-- Исходный текст --
┄┄┄┄┄┄
Однако можно сделать вывод, что какая-то достаточно живая беседа произошла в келье старца Амвросия между старцем, писателем и философом.
О чем шла речь в келье старца Амвросия?
В общем тему беседы назвал старец Иосиф. Е. Поселянин приводит отзыв старца Амвросия о Вл. Соловьеве, который дает возможность представить основную тему и проблему беседы в келье. «Видел батюшка (Амвросий. – Г.Б.) и В.С.С. (Соловьева. – Г.Б.) и отозвался о нем: «Этот человек не верит в загробную жизнь».
Это, кажется, косвенно подтверждает архимандрит Агапит: отец Амвросий «о втором дал неодобрительный отзыв» (то есть о Соловьеве).
Если поверить этим источникам, создается картина серьезной полемики, прежде всего между старцем Амвросием и Соловьевым, о вечной жизни.
Однако вернемся к «спору». Составитель «Исторического описания Козельской Оптиной пустыни и Предтечева скита» (1902) иеромонах Ераст приводит важные поправки по поводу этой беседы, и в частности Владимира Соловьева. Приведем полностью эту цитату: «Считаем долгом восстановить здесь истину относительно отзыва отца Амвросия о Вл.С. Соловьеве. Автор «Очерков жизни отца Амвросия» (1 ч., 94 с.) (т.е. архимандрит Агапит. – Г.Б.) пишет, что о В.С. Соловьеве старец сделал «неодобрительный отзыв», причем сослался на январскую книгу Душ[еполезного] чт[ения] за 1892 год, с. 46; а там сказано, что «Соловьев не верит в будущую жизнь». Очевидно, слова старца, если их и слышала госпожа N от самого отца Амвросия, то не поняла смысла их. Нам лично отец Амвросий сказал (по поводу полемики К.Н. Леонтьева с Соловьевым о сочинениях Данилевского): «Спроси-ка Соловьева, как он думает о вечных мучениях?» В этих словах старца исключается всякое сомнение относительно веры Соловьева в будущую жизнь. Да это видно и из последних замечательных сочинений его, Соловьева: «Оправдание добра» и «Три разговора под липами».
Подытожить все имеющиеся сведения о «споре» в келье старца Амвросия можно следующим образом: спора в светском смысле этого слова не было. Судя по всему, это было «рассуждение мистическое»: о спасении души, о будущей жизни, о вечных мучениях. Возможно, именно здесь, в келье старца Амвросия, возникли некоторые идеи «Бесед и поучений старца Зосимы», в частности беседы «О аде и адском огне».
Вполне естественно, что живая беседа о вечных вопросах бытия могла привести писателя в волнение, о котором Соловьев вспоминает как о «весьма возбужденном состоянии».
Поразительно, что предания о Достоевском сохранились в Оптиной пустыни вплоть до 1917 г., и даже в первые годы советской власти.
┄┄┄┄┄┄
-- Задания --
(a) Кто, согласно тексту о беседе в келье старца Амвросия, составил «Историческое описание Козельской Оптиной пустыни и Предтечева скита» (1902)?
(b) Продолжите текст о беседе в келье старца Амвросия с того места, на котором он обрывается.
┄┄┄┄┄┄
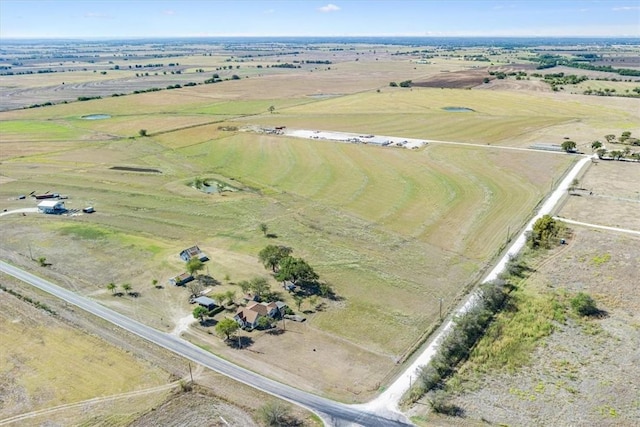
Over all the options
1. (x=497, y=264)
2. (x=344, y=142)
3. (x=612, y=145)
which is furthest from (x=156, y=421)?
(x=612, y=145)

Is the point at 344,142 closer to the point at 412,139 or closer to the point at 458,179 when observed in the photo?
the point at 412,139

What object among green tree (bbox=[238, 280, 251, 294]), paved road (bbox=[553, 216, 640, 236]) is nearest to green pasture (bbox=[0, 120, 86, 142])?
green tree (bbox=[238, 280, 251, 294])

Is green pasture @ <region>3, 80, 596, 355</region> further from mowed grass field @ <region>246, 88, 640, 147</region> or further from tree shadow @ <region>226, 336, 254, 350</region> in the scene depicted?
tree shadow @ <region>226, 336, 254, 350</region>

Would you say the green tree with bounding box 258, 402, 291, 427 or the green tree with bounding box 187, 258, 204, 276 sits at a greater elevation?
┄┄┄┄┄┄
-- Ожидаемые ответы --
(a) Иеромонах Ераст.

(b)
«Спор» в поздних оптинских преданиях обрел некоторые «вещественные доказательства». Протоиерей Сергий Сидоров при описании кельи старца Амвросия сообщает: «Здесь были кресла, где сидел Гоголь, стул, который сломал во время спора со старцем Амвросием Достоевский». «Легенду о сломанном стуле» можно отнести к жанру монастырского – или околомонастырского – фольклора. Этот анекдот мог возникнуть на потребу светских паломников, искавших «ярких подробностей» пребывания в Оптиной великих писателей.
Хотя стул, связанный с памятью Достоевского, все же был.
О нем упоминает старец Варсонофий (Плиханков; 1845–1913). Будучи в начале ХХ века скитоначальником Оптинского скита, он принимал посетителей в той же келье, что и старец Амвросий. Однажды в келейной беседе с духовными чадами он упомянул имя Достоевского: «Достоевский, который бывал здесь и сиживал на этом кресле…»
Итак, память о посещении Достоевским Оптиной имела и материальное выражение в виде «мемориального» кресла, что можно считать первым этапом музеефикации пребывания писателя в монастыре.
Однако в келье старца Амвросия речь шла не только «об адском огне», но и о рае.
Старец схиархимандрит Варсонофий также был учеником старца Амвросия и, возможно, от своего учителя слышал диалог с Достоевским, который однажды достаточно подробно пересказал своим духовным чадам:
«Достоевский <…> говорил старцу Макарию (очевидно, что это ошибка, вместо «Амвросию». – Г.Б.), что раньше он ни во что не верил.
– Что же вас заставило повернуть к вере? – спрашивал его батюшка Макарий.
– Да я видел рай. Ах, как там хорошо, как светло и радостно! И насельники его так прекрасны, так полны любви. Они встретили меня с необычайной лаской. Не могу я забыть того, что пережил там, – и с тех пор повернул к Богу!
И действительно, повернул он круто, и мы веруем, что Достоевский спасен».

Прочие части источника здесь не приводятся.